Finding the Dose for Hydroxychloroquine Prophylaxis for COVID-19: The Desperate Search for Effectiveness.

Hydroxychloroquine is an antimalarial drug being tested as a potential treatment for the novel coronavirus disease 2019 (COVID-19) pandemic caused by the severe acute respiratory syndrome coronavirus 2. Although the efficacy of hydroxychloroquine for COVID-19 remains uncertain, it may serve as a potential prophylactic agent especially in those at high risk, such as healthcare workers, household contacts of infected patients, and the immunocompromised.
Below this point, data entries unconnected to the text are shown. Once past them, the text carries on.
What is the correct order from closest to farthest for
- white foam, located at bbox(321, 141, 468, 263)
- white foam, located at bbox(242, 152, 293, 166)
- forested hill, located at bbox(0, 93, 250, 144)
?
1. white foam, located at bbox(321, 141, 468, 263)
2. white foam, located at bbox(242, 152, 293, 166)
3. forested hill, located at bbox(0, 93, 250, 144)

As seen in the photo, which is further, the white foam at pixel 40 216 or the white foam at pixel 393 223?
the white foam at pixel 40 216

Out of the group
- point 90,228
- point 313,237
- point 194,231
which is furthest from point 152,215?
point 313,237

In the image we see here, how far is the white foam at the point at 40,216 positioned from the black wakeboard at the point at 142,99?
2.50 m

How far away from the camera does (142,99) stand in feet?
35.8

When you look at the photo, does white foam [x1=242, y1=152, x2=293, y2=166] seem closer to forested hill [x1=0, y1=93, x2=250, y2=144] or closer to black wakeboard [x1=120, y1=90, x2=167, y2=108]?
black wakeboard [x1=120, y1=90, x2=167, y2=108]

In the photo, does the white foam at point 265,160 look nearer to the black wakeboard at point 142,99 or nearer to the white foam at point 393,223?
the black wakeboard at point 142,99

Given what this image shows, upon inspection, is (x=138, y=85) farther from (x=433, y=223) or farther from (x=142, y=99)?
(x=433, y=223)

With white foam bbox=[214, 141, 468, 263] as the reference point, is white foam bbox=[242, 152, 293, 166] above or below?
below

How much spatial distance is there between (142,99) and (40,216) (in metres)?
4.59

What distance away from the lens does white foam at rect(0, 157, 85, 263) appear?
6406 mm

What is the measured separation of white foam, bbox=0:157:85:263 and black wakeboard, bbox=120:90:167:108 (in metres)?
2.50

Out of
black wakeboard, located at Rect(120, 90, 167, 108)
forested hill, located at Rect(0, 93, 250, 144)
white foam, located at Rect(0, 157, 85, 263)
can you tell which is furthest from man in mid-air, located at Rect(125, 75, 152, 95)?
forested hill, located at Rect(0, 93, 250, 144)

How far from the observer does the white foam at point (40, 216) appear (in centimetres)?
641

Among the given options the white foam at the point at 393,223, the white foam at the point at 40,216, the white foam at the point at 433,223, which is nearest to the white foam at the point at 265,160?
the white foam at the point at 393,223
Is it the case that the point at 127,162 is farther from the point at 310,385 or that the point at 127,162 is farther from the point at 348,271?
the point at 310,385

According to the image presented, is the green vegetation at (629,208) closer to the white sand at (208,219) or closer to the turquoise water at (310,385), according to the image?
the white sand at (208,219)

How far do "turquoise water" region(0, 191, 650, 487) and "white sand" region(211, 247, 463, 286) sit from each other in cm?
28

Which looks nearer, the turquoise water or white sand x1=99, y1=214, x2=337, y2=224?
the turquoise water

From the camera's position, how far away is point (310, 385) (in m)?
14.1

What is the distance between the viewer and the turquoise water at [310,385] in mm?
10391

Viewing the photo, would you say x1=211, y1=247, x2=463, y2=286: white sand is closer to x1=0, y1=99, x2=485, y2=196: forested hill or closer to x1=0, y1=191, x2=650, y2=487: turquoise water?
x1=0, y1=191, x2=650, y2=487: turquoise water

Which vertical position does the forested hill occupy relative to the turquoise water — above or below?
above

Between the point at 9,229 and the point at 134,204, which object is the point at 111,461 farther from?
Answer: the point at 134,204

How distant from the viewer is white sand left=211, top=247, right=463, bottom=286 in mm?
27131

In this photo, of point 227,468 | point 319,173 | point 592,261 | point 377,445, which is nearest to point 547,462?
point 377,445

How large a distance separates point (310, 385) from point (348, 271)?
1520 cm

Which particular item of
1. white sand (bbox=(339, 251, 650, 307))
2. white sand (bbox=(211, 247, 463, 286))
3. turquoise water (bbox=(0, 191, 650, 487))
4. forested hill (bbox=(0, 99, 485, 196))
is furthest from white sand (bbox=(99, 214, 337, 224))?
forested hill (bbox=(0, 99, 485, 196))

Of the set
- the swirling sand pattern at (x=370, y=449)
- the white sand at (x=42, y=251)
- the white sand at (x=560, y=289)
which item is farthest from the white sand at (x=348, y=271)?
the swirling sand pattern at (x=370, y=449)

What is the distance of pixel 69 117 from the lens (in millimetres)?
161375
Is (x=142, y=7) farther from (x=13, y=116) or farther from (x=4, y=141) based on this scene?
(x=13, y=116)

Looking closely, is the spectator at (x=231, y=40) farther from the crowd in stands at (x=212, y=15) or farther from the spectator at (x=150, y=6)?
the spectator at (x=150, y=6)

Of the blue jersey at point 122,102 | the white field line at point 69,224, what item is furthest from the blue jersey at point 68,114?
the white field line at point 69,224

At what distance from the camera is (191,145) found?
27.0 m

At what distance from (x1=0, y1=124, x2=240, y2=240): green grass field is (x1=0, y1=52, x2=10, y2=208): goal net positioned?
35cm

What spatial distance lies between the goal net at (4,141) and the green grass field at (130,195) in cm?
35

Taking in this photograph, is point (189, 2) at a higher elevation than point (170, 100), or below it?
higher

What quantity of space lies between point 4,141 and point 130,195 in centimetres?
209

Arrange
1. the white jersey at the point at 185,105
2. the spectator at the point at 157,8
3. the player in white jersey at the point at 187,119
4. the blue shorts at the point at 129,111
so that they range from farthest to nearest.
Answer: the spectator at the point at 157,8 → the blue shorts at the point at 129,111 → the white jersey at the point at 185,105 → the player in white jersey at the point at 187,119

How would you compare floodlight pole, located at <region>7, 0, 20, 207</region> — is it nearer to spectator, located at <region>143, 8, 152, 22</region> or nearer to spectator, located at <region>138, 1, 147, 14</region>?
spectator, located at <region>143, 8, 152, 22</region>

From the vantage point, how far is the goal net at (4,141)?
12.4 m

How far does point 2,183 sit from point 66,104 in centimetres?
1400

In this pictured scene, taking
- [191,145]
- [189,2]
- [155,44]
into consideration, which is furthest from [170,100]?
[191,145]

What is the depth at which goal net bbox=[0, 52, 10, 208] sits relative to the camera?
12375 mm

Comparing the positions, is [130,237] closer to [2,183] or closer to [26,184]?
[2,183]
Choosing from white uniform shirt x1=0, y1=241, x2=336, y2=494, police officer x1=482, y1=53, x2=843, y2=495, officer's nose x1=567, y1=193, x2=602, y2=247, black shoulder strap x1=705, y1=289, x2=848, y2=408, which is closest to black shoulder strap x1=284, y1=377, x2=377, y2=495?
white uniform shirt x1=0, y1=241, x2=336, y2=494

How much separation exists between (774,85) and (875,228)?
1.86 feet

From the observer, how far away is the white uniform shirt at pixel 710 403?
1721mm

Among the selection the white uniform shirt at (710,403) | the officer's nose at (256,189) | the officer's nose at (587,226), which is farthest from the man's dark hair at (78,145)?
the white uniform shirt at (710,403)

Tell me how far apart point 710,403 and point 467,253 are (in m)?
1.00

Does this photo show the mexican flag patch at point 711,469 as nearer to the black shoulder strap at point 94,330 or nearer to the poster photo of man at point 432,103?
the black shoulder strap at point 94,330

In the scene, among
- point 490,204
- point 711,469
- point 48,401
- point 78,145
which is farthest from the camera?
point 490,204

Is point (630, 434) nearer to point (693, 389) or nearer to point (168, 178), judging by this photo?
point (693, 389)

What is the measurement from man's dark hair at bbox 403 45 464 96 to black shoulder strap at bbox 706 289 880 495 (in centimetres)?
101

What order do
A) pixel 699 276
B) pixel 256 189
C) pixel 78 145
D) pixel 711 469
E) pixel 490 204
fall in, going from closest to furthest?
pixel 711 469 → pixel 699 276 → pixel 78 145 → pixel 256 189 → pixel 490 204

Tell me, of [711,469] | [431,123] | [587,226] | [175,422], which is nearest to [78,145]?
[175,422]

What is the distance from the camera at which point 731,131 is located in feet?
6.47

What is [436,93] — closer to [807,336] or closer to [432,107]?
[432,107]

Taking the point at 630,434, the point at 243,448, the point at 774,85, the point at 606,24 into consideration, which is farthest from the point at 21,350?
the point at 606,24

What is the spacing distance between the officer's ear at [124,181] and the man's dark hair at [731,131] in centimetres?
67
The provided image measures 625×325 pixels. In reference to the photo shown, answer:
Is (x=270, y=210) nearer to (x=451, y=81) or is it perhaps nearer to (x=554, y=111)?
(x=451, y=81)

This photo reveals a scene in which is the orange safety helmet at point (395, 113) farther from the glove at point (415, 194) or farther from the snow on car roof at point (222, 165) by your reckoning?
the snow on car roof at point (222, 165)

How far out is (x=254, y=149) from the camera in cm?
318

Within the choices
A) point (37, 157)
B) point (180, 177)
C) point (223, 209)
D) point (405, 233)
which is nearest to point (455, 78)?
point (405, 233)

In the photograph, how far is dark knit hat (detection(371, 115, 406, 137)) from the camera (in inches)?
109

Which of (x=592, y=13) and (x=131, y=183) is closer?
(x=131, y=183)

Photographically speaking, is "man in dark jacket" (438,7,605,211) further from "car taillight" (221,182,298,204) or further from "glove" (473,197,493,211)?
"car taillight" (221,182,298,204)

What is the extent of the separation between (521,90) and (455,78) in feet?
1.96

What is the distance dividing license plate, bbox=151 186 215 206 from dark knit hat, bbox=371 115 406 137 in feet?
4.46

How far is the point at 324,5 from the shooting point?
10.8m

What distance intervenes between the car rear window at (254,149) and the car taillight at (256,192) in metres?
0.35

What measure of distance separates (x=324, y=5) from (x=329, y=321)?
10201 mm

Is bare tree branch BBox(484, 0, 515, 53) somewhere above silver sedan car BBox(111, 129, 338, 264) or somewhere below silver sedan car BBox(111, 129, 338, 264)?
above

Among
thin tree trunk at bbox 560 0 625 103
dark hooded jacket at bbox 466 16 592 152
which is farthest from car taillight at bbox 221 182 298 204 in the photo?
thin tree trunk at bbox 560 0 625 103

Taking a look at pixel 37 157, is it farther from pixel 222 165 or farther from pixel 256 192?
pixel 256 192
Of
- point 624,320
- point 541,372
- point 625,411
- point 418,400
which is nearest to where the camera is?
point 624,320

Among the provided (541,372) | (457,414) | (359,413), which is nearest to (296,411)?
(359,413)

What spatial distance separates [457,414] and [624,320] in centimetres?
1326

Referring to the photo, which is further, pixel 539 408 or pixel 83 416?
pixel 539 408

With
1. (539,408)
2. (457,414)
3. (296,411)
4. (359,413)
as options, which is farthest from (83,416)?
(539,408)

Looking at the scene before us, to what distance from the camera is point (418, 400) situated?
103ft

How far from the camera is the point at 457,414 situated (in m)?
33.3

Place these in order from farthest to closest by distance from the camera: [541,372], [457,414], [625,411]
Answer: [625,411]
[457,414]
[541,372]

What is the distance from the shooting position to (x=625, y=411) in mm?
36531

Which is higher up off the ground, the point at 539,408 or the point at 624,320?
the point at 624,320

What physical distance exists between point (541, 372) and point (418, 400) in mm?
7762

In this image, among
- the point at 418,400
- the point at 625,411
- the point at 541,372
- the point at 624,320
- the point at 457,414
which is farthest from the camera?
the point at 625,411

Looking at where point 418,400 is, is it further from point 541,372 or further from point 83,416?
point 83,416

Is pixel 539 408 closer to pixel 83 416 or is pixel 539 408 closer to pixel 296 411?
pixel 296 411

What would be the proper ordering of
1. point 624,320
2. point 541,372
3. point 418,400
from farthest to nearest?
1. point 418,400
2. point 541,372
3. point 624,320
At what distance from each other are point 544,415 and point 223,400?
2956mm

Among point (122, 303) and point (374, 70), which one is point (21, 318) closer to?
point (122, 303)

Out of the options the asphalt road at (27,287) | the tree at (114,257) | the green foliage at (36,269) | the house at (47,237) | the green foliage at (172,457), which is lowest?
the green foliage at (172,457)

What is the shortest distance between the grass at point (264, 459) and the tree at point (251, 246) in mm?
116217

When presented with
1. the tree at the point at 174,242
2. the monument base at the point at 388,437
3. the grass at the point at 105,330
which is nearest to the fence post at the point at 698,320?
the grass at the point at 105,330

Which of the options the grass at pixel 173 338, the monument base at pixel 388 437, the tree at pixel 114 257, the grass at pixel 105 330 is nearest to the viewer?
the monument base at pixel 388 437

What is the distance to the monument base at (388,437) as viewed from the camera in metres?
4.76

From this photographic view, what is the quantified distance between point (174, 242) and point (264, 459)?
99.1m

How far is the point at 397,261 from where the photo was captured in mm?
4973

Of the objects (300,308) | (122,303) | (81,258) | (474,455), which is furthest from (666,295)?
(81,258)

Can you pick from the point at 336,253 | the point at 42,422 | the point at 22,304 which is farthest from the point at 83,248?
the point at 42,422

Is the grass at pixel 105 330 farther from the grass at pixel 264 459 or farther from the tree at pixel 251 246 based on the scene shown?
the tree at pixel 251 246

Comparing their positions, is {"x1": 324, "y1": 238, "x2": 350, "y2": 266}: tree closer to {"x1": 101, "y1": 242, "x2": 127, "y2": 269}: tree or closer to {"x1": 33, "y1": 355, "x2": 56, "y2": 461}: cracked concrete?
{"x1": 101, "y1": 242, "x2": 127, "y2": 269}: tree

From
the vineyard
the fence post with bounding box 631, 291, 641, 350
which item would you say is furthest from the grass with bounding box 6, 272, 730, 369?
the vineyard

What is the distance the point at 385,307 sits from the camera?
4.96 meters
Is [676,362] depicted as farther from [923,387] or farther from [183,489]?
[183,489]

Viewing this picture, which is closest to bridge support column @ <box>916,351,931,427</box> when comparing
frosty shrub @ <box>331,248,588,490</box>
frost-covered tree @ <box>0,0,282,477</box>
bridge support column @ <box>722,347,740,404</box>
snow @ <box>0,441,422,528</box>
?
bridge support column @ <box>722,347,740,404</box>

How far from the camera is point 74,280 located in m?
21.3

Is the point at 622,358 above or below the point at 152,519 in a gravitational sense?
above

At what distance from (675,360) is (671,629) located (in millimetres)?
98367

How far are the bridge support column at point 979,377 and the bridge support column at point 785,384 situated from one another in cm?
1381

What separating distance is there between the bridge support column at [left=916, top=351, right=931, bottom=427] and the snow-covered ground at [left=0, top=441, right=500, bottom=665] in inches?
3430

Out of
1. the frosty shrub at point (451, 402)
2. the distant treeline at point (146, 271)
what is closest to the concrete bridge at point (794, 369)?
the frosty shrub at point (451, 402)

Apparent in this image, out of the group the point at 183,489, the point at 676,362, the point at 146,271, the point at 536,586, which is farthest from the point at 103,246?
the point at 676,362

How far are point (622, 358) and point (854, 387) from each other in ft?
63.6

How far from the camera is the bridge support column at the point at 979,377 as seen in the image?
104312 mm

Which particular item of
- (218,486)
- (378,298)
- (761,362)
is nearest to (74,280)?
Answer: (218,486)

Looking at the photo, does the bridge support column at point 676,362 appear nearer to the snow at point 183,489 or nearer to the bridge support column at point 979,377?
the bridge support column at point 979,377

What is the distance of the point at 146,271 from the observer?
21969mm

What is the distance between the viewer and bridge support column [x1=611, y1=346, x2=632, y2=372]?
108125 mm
Our aim was to identify possible hydroxychloroquine dosing regimens through simulation in those at high risk of infections by optimizing exposures above the in vitro generated half maximal effective concentration (EC50 ) and to help guide researchers in dose-selection for COVID-19 prophylactic studies. To maintain weekly troughs above EC50 in > 50% of subjects at steady-state in a pre-exposure prophylaxis setting, an 800 mg loading dose followed by 400 mg twice or 3 times weekly is required. In an exposure driven, post-exposure prophylaxis setting, 800 mg loading dose followed in 6 hours by 600 mg, then 600 mg daily for 4 more days achieved daily troughs above EC50 in > 50% subjects. These doses are higher than recommended for malaria chemoprophylaxis, and clinical trials are needed to establish safety and efficacy.